Ela falou que o homem mesmo tinha dito. Eu disse que não, que ela que estava confundindo, que na verdade ele estava falando de outro peixe, e não do nosso. Como minha mãe continuou insistindo, mostrei a ela a nota fiscal, que dizia: “peixe betta macho”. Mesmo assim, ela continuou insistindo, dizendo que aquilo era um registro padrão. Por fim, acabamos deixando nosso peixinho com o nome de Linda mesmo, e assim continuou pelas duas semanas seguintes…
Duas semanas depois, a “Linda” começou a fazer bolhas no aquário e a acumulá-las nas bordas. Minha mãe ficou preocupada, e mandou uma mensagem para o homem. Ele explicou que aquele era um comportamento comum para os bettas machos, que faziam isso na época do acasalamento. E assim, acabamos descobrindo que, na verdade, tínhamos um betta macho…
No começo, foi difícil desacostumar de chamar nosso peixinho de Linda, mas, aos poucos, acostumamo-nos com a ideia de que ele era um peixe macho. Porém, ainda havia um problema para resolver…
– Precisamos de outro nome para ele – falei, certo dia.
Eu entrei na internet e comecei a pesquisar os nomes mais legais para bettas machos. Por fim, acabamos ficando com Liberty, Mozart, Joy e Blue. Porém, tivemos que viajar e, por isso, deixamos o peixinho com a minha tia. No carro, enquanto estávamos de viagem, resolvi decidir aquilo de uma vez por todas.
Falei os quatro nomes que tínhamos escolhido e fomos votando. Minha mãe descartou Liberty, pois era o nome da empresa de seguro dela, e eu descartei Blue, pois para mim era nome de pássaro, e não de peixe (eu me lembrava do filme Rio, da Disney, que a arara azul se chama Blue). Então, sobraram Mozart e Joy. Depois de pensarmos, acabamos concordando que Joy seria um ótimo nome, pois nosso peixinho era bem alegre, o que combinava com o nome (Joy, em inglês, significa alegria).
Quando voltamos de viagem, pegamos o Joy com a minha tia. Ele estava muito feliz e animado, e tinha se adaptado super bem à casa dela. Chegando em casa, resolvemos trocar a água e dar comida para ele. Foi aí que os problemas começaram. Ele comeu pouco, e não quis o resto da ração que demos. Achamos que tinha sido por causa do estresse da viagem até a nossa casa e da mudança de ambiente, então não demos atenção.
Porém, no outro dia, o Joy comeu menos ração ainda, quase nada. Começamos a ficar preocupados, pois, além disso, parecia que ele havia se esfregado na decoração à noite e estava sem algumas escamas. Fomos até o pet shop, porém o homem que cuidava da parte de aquarismo não estava lá, e só estaria no dia seguinte.
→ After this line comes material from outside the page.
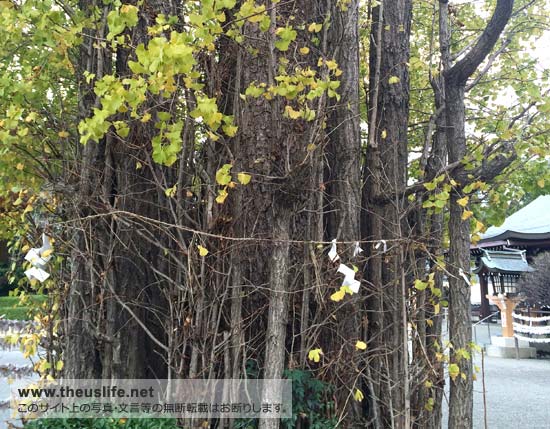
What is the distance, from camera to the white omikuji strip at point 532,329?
1077 centimetres

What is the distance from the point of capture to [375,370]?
11.9ft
Assim, Joy foi piorando e, no outro dia, não quis comer nada. À tarde, levamos ele no pet shop, e foi receitado um tratamento para ele.
A situação continuou ruim, então, no outro dia, levamos ele no pet shop novamente, e o homem o deixou em uma bateria de recuperação, que faria Joy se recuperar. Mas, infelizmente, a doença, que desconfiamos que fosse hidropsia, já estava grave demais, e, no dia seguinte, onze de novembro, o Joy acabou não resistindo e morreu.
Joy foi um grande companheiro e, apesar de estar bem mal nos últimos dias de sua vida, sempre ficava alegre quando nos via. Ele nos ensinou que, por mais que a situação esteja ruim, não podemos deixar que os sentimentos ruins nos dominem e temos que nos alegrar por somente estarmos vivos e com quem amamos.